Aantal orgaandonaties daalt weer: 'Ik heb geen leven meer, het is overleven'
Het aantal orgaandonaties daalt weer, na een recordjaar in 2018. Een probleem, vindt de Nierstichting, want er wachten bijna 1300 mensen op een nieuwe nier of alvleesklier. Vandaag lanceert de stichting een campagne die ervoor moet zorgen dat er meer wordt gepraat over orgaandonatie.
"Ik word er heel erg wanhopig en droevig van", vertelt Peter Every (48) uit Vlissingen, een van de gezichten van de campagne, in het NOS Radio 1 Journaal. "We weten dat het merendeel van de Nederlanders positief staat tegenover orgaandonatie. Maar ze bespreken het niet met een dierbare. Als je dan plotseling komt te overlijden, dan laat je je naasten in twijfel achter. En dan gaan ze nooit over tot orgaandonatie. Zelfs als ze het wél wilden. En dat is een gemiste kans."

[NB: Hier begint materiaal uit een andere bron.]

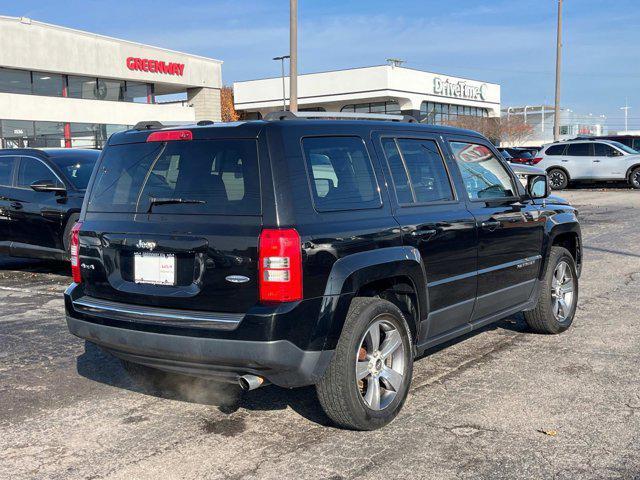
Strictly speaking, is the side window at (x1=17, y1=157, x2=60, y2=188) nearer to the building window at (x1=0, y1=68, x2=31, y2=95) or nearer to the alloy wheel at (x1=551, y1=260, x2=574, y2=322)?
the alloy wheel at (x1=551, y1=260, x2=574, y2=322)

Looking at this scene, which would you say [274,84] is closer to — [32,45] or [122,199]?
[32,45]

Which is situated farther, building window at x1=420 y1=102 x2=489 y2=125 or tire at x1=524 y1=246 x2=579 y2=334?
building window at x1=420 y1=102 x2=489 y2=125

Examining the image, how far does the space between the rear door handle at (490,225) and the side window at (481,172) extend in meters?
0.19

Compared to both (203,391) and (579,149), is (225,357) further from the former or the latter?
(579,149)

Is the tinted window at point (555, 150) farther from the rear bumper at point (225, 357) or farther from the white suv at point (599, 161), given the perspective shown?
the rear bumper at point (225, 357)

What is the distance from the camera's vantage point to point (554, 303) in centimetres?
652

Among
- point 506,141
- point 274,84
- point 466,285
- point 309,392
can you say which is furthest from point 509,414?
point 506,141

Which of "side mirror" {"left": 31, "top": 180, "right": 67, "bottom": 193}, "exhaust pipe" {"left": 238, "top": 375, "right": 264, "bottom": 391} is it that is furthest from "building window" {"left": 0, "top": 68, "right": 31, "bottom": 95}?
"exhaust pipe" {"left": 238, "top": 375, "right": 264, "bottom": 391}

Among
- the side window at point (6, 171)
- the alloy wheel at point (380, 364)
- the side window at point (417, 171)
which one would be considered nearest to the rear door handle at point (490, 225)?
the side window at point (417, 171)

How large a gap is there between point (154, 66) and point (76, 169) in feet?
117

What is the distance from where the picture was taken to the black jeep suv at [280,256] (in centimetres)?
390

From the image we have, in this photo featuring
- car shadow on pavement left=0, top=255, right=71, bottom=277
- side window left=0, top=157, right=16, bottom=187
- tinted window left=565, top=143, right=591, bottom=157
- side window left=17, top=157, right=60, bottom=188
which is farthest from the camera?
tinted window left=565, top=143, right=591, bottom=157

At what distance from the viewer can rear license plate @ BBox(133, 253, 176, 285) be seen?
414 cm

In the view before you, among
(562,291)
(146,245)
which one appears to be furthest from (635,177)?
(146,245)
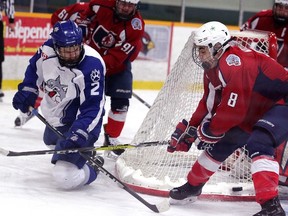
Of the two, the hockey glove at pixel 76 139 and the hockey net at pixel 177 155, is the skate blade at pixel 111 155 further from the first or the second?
the hockey glove at pixel 76 139

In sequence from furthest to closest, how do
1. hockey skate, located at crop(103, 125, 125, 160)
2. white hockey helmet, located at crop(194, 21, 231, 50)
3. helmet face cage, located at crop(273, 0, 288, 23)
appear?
helmet face cage, located at crop(273, 0, 288, 23)
hockey skate, located at crop(103, 125, 125, 160)
white hockey helmet, located at crop(194, 21, 231, 50)

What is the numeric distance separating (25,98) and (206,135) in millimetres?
916

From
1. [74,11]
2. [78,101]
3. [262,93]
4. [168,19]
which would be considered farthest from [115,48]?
[168,19]

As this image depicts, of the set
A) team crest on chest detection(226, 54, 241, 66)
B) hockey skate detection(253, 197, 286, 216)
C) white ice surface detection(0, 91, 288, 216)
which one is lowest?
white ice surface detection(0, 91, 288, 216)

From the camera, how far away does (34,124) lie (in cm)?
506

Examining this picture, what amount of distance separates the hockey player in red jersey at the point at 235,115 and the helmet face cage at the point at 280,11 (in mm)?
1677

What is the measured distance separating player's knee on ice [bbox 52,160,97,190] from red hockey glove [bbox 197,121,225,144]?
1.90ft

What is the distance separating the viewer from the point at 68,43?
324cm

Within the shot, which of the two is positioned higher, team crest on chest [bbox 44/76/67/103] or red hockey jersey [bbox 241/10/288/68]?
red hockey jersey [bbox 241/10/288/68]

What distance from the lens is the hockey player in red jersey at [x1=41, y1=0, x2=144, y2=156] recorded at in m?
4.25

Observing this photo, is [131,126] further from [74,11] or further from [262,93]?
[262,93]

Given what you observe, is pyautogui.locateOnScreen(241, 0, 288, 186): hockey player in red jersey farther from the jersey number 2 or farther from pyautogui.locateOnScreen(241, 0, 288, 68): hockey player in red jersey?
the jersey number 2

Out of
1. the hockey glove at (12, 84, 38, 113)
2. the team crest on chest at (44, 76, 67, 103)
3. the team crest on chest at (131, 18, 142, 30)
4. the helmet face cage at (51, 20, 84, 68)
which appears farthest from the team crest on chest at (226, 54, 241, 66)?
the team crest on chest at (131, 18, 142, 30)

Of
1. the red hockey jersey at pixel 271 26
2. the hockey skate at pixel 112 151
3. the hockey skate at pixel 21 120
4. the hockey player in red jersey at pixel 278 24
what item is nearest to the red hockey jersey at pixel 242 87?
the hockey skate at pixel 112 151
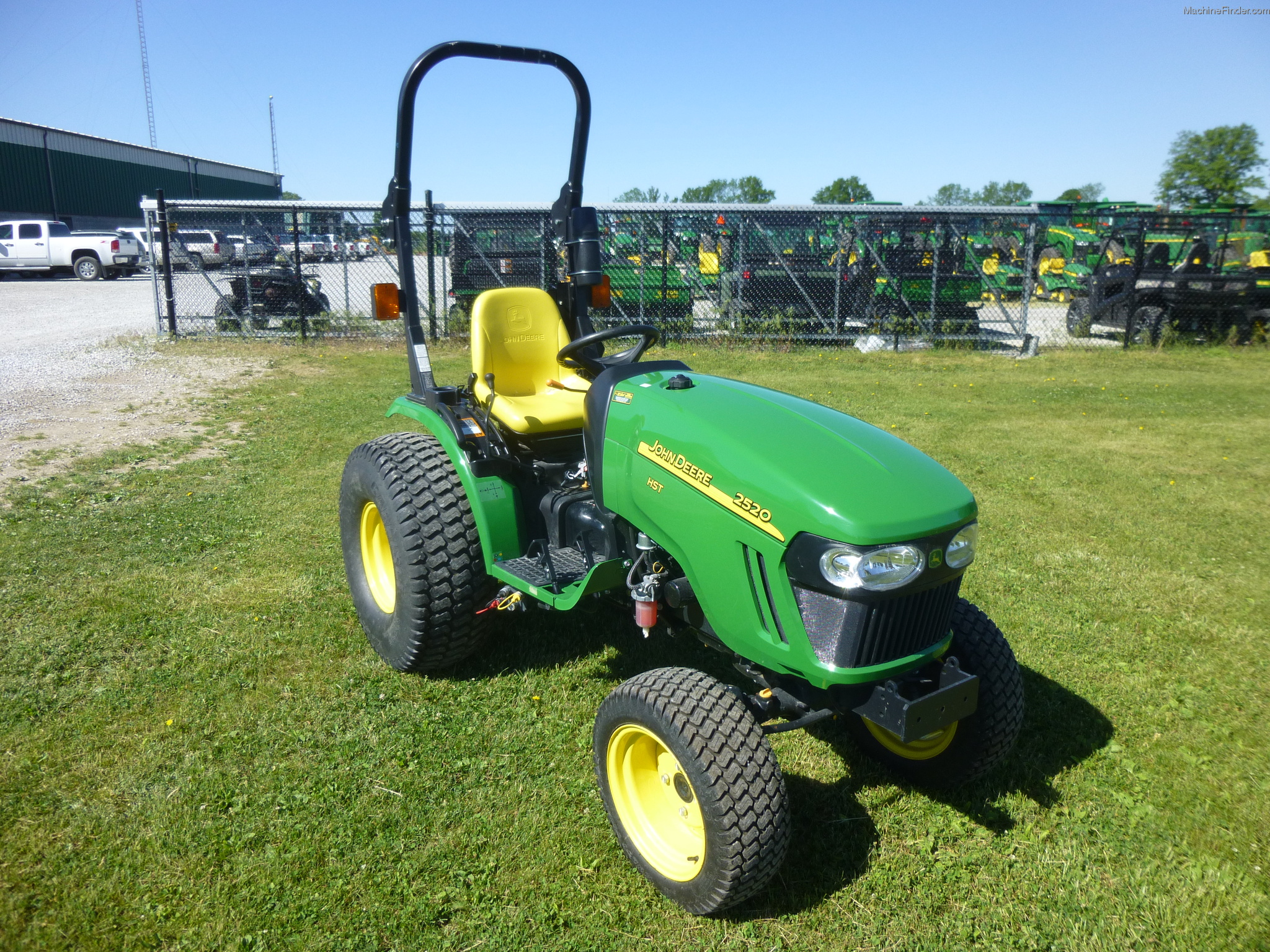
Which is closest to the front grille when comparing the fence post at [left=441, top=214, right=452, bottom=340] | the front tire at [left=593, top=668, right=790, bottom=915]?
the front tire at [left=593, top=668, right=790, bottom=915]

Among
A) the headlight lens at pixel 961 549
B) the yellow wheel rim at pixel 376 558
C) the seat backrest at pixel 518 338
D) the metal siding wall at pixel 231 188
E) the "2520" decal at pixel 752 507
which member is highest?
the metal siding wall at pixel 231 188

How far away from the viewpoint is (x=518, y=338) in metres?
3.66

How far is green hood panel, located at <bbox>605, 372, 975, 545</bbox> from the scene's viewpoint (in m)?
2.18

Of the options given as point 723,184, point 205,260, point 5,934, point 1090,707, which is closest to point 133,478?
point 5,934

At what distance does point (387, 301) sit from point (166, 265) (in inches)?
389

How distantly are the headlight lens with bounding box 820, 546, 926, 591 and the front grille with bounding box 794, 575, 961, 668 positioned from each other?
46mm

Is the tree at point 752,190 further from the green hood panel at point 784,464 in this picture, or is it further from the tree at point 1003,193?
the green hood panel at point 784,464

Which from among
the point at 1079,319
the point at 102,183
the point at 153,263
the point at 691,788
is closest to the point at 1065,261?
the point at 1079,319

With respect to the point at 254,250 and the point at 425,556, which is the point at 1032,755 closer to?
the point at 425,556

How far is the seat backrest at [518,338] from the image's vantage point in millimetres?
3525

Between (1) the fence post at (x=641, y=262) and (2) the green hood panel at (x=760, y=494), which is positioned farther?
(1) the fence post at (x=641, y=262)

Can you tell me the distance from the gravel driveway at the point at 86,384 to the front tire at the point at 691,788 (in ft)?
17.1

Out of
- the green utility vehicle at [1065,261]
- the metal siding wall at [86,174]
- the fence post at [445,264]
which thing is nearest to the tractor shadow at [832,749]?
the fence post at [445,264]

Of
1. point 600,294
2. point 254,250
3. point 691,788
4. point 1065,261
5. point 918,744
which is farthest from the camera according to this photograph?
point 1065,261
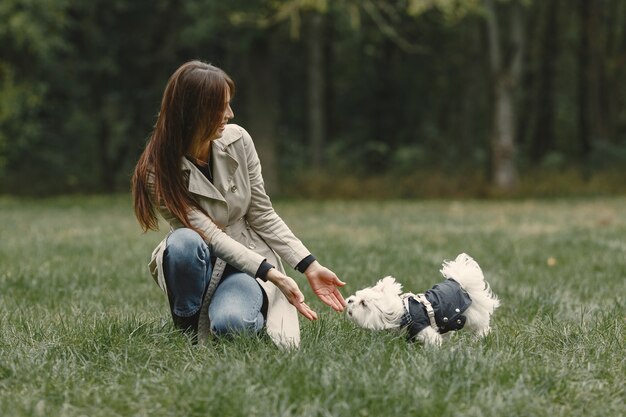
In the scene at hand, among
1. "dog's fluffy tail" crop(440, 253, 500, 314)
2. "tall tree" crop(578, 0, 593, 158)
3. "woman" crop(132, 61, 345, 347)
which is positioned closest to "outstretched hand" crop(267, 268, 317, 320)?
"woman" crop(132, 61, 345, 347)

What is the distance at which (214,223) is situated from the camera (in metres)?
4.30

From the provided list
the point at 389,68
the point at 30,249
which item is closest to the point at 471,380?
the point at 30,249

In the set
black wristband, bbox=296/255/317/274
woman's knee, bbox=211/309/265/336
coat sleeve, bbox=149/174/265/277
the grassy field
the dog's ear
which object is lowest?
the grassy field

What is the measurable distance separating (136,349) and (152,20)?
2517 centimetres

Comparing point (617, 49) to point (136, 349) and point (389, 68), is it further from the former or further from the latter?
point (136, 349)

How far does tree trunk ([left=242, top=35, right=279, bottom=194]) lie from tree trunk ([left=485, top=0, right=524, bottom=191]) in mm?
5922

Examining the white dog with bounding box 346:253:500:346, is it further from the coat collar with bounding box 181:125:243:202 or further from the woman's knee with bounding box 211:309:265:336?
the coat collar with bounding box 181:125:243:202

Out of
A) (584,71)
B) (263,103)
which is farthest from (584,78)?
(263,103)

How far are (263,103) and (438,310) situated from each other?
17.2 metres

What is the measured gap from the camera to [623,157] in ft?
80.9

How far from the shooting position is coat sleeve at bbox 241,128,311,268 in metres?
4.44

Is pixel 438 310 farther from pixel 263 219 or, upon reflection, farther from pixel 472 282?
pixel 263 219

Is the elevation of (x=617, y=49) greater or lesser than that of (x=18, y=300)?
greater

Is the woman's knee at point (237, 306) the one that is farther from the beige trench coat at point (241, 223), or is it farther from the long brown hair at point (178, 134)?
the long brown hair at point (178, 134)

Every kreeg als klein jongetje al cardiomyopathie, dezelfde hartziekte die zijn vader velde op zijn vijftigste. "Al snel werd ik erg ziek. Ik kreeg eerst een defibrillator, daarna een pacemaker en een hartverkleiningsoperatie. Nu zit ik in het laatste stadium: een steunhart. Dat is een elektrische pomp die met een soort appelboor in je linker kamer wordt geplaatst. Een dikke kabel loopt uit mijn buik naar een computer, een soort controller. Ik heb zelf geen hartslag meer, geen pompfunctie. Ik loop met een soort bomvest aan."
Zo'n hart slijt snel, na een jaar moet er eigenlijk wel een oplossing gevonden zijn: een donorhart. Maar die is er nog niet, na ruim 2 jaar op de wachtlijst. "Ik heb het steunhart nu 3,5 jaar. Ik heb geen leven meer, het is overleven. 's Nachts lig ik aan allerlei kabels, ik mag niet meer douchen - vanwege die elektriciteit. Ik mag niet meer in het zonlicht, want daar krijg ik allerlei blaren van, door de medicijnen."
Gaat de nieuwe Donorwet, die komende zomer ingaat, helpen? Daarin is geregeld dat je als Nederlander automatisch donor wordt als je geen keuze maakt in het Donorregister, tenzij je familie bezwaar maakt. Every: "In de landen om ons heen zien we dat dat heel wat uitmaakt, met name in Engeland. En in Spanje zijn ze inmiddels zo ver dat iedereen het normaal vindt dat je na je dood je organen doneert aan iemand die heel ziek is. Dat geeft hen een prettig gevoel. Dat moet het ook zijn, zodat we elkaar kunnen helpen."
Wat je hoe dan ook niet moet doen: zelf beslissen dat jouw lichaam niet de moeite waard is voor donatie. "Mensen verontschuldigen zich wel eens tegen mij: 'ik ben te oud, ik ben ziek, van mij is niets te gebruiken'. Of ze zeggen: 'als ik donor ben, dan helpen ze me niet meer goed na een ongeluk, want dan hebben ze weer organen voor donatie.' Dat is allemaal onzin."
In andere Europese landen zijn meer mensen donor dan in Nederland. Deze grafiek toont het aantal overleden mensen in 2018, wiens organen andere patienten uit de brand hielpen:
Ook iets teruggeven
In Nederland moet er wat veranderen, vindt Every. "De jongelui zijn heel flexibel, maar de oude generatie houdt zich vast, die gelooft er niet zo in. En dat is raar, want ik kom heel veel in het ziekenhuis, en patiënten vinden het daar heel vanzelfsprekend dat er een orgaan voor hen is. Als ze brandwonden hebben, vinden ze het heel normaal dat het Brandwondencentrum weefsel voor ze beschikbaar stelt. Maar ze vinden het niet vanzelfsprekend dat ze na hun dood hun eigen organen doneren. Ik vind: voor wat, hoort wat. Als je iets wil ontvangen, moet je ook iets geven."